▶ [Material for this exercise]
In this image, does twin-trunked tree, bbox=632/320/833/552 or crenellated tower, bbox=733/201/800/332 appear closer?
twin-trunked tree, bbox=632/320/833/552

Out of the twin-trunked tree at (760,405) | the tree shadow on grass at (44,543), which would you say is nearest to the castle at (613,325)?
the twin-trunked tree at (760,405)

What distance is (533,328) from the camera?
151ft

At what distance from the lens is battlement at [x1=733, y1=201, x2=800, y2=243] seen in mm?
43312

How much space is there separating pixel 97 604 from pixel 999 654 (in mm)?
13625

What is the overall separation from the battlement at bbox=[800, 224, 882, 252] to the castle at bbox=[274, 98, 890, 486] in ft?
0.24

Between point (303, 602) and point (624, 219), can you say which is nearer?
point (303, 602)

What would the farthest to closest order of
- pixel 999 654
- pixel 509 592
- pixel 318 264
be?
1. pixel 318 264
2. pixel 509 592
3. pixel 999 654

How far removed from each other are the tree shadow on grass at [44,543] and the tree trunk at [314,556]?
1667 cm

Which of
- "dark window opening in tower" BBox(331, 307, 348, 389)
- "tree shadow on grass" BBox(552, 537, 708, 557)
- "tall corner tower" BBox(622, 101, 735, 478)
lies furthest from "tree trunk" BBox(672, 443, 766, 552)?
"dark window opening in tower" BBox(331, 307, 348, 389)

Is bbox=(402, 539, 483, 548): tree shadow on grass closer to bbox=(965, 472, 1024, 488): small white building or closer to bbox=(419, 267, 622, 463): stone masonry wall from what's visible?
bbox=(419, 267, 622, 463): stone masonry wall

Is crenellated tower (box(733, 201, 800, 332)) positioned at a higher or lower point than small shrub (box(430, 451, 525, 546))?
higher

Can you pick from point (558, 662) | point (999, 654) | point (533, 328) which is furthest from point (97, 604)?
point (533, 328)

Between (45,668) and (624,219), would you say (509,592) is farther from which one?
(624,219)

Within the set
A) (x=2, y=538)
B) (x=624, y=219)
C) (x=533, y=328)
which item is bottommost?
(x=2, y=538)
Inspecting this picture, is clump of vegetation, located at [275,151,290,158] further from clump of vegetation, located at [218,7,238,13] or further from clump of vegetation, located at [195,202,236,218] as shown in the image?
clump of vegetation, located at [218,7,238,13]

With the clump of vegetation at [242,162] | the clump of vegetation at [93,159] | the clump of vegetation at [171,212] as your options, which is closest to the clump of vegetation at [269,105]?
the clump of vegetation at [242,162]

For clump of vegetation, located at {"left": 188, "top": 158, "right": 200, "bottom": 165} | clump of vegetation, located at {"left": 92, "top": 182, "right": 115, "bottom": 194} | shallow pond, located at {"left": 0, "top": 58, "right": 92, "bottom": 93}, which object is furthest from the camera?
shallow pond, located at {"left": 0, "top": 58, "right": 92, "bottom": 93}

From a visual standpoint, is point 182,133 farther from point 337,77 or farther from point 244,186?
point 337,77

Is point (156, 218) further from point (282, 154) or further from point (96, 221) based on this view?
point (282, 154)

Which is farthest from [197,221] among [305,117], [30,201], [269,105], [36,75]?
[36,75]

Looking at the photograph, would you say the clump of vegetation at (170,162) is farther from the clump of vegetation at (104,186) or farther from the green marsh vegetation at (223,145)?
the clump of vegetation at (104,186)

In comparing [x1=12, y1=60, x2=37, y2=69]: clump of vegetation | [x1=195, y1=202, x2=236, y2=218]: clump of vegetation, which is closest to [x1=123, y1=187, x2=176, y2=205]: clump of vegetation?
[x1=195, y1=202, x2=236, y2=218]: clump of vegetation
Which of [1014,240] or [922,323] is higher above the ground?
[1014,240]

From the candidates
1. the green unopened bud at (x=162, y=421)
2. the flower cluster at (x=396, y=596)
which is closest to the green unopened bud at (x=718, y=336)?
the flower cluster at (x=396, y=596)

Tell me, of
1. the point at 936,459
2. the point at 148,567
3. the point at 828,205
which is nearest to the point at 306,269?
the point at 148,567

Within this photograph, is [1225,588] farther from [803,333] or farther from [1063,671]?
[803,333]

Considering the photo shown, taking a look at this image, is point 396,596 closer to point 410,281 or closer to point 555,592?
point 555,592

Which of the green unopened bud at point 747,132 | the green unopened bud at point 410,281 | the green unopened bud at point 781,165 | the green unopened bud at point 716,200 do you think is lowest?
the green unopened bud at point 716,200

▶ [The request]
Rewrite all of the records above, replacing "tree shadow on grass" with "shadow of a tree on the grass" and changing nothing else.

▶ [Task result]
In this image, does twin-trunked tree, bbox=632/320/833/552 or crenellated tower, bbox=733/201/800/332 appear closer?
twin-trunked tree, bbox=632/320/833/552

Out of the twin-trunked tree at (760,405) | the shadow of a tree on the grass at (44,543), which would you say is nearest to the castle at (613,325)?
the twin-trunked tree at (760,405)

What distance is (533,328) from the camera?
151ft

At what distance from the lens is battlement at [x1=733, y1=201, x2=800, y2=243] seen in mm?
43312

How much space is there separating pixel 97 604 from pixel 999 654 (in mm)?
13625

What is the overall separation from the battlement at bbox=[800, 224, 882, 252] to the castle at bbox=[274, 98, 890, 486] in ft?
0.24

Between point (303, 602) and point (624, 219), can you say which is nearer?
point (303, 602)

What would the farthest to closest order of
- pixel 999 654
- pixel 509 592
- pixel 318 264
be?
1. pixel 318 264
2. pixel 509 592
3. pixel 999 654

How far removed from each other are the shadow of a tree on the grass at [44,543] and the tree trunk at [314,556]?
1667 cm

Which of
- "dark window opening in tower" BBox(331, 307, 348, 389)
- "shadow of a tree on the grass" BBox(552, 537, 708, 557)
- "tall corner tower" BBox(622, 101, 735, 478)
lies furthest from "tree trunk" BBox(672, 443, 766, 552)?
"dark window opening in tower" BBox(331, 307, 348, 389)

Is bbox=(402, 539, 483, 548): shadow of a tree on the grass closer to bbox=(965, 472, 1024, 488): small white building or closer to bbox=(419, 267, 622, 463): stone masonry wall from what's visible?
bbox=(419, 267, 622, 463): stone masonry wall

Is crenellated tower (box(733, 201, 800, 332)) positioned at a higher or lower point than small shrub (box(430, 451, 525, 546))?
higher

Can you pick from point (558, 662) | point (999, 654) | point (533, 328) which is furthest from point (97, 604)?
point (533, 328)

Between (45,668) and (624,219), would you say (509,592) is farther from which one?
(624,219)

Within the set
A) (x=2, y=538)
B) (x=624, y=219)
C) (x=533, y=328)
which item is bottommost?
(x=2, y=538)
Inspecting this picture, is clump of vegetation, located at [275,151,290,158] further from clump of vegetation, located at [218,7,238,13] or further from clump of vegetation, located at [195,202,236,218] as shown in the image?
clump of vegetation, located at [218,7,238,13]

With the clump of vegetation at [242,162] | the clump of vegetation at [93,159] | the clump of vegetation at [171,212] as your options, which is closest to the clump of vegetation at [269,105]?
the clump of vegetation at [242,162]

For clump of vegetation, located at {"left": 188, "top": 158, "right": 200, "bottom": 165} | clump of vegetation, located at {"left": 92, "top": 182, "right": 115, "bottom": 194} | shallow pond, located at {"left": 0, "top": 58, "right": 92, "bottom": 93}, which object is furthest from the camera?
shallow pond, located at {"left": 0, "top": 58, "right": 92, "bottom": 93}

From a visual standpoint, is point 182,133 farther from point 337,77 or farther from point 244,186?
point 337,77

Is point (156, 218) further from point (282, 154) or further from point (96, 221) based on this view?
point (282, 154)

Which is farthest from [197,221] among [305,117], [30,201], [269,105], [36,75]?
[36,75]

Looking at the photograph, would you say the clump of vegetation at (170,162) is farther from the clump of vegetation at (104,186) or farther from the green marsh vegetation at (223,145)?
the clump of vegetation at (104,186)

In comparing [x1=12, y1=60, x2=37, y2=69]: clump of vegetation | [x1=195, y1=202, x2=236, y2=218]: clump of vegetation, which is closest to [x1=123, y1=187, x2=176, y2=205]: clump of vegetation?
[x1=195, y1=202, x2=236, y2=218]: clump of vegetation
Which of [1014,240] or [922,323] is higher above the ground?
[1014,240]

From the candidates
1. the green unopened bud at (x=162, y=421)
2. the flower cluster at (x=396, y=596)
which is closest to the green unopened bud at (x=718, y=336)?
the flower cluster at (x=396, y=596)

Tell me, of
1. the point at 936,459
2. the point at 148,567
3. the point at 828,205
which is nearest to the point at 306,269?
the point at 148,567

Within this photograph, is [1225,588] farther from [803,333] or farther from [1063,671]?
[803,333]

Considering the photo shown, taking a look at this image, is point 396,596 closer to point 410,281 or closer to point 555,592?
point 555,592

Which of the green unopened bud at point 747,132 | the green unopened bud at point 410,281 | the green unopened bud at point 781,165 | the green unopened bud at point 716,200 do you think is lowest?
the green unopened bud at point 716,200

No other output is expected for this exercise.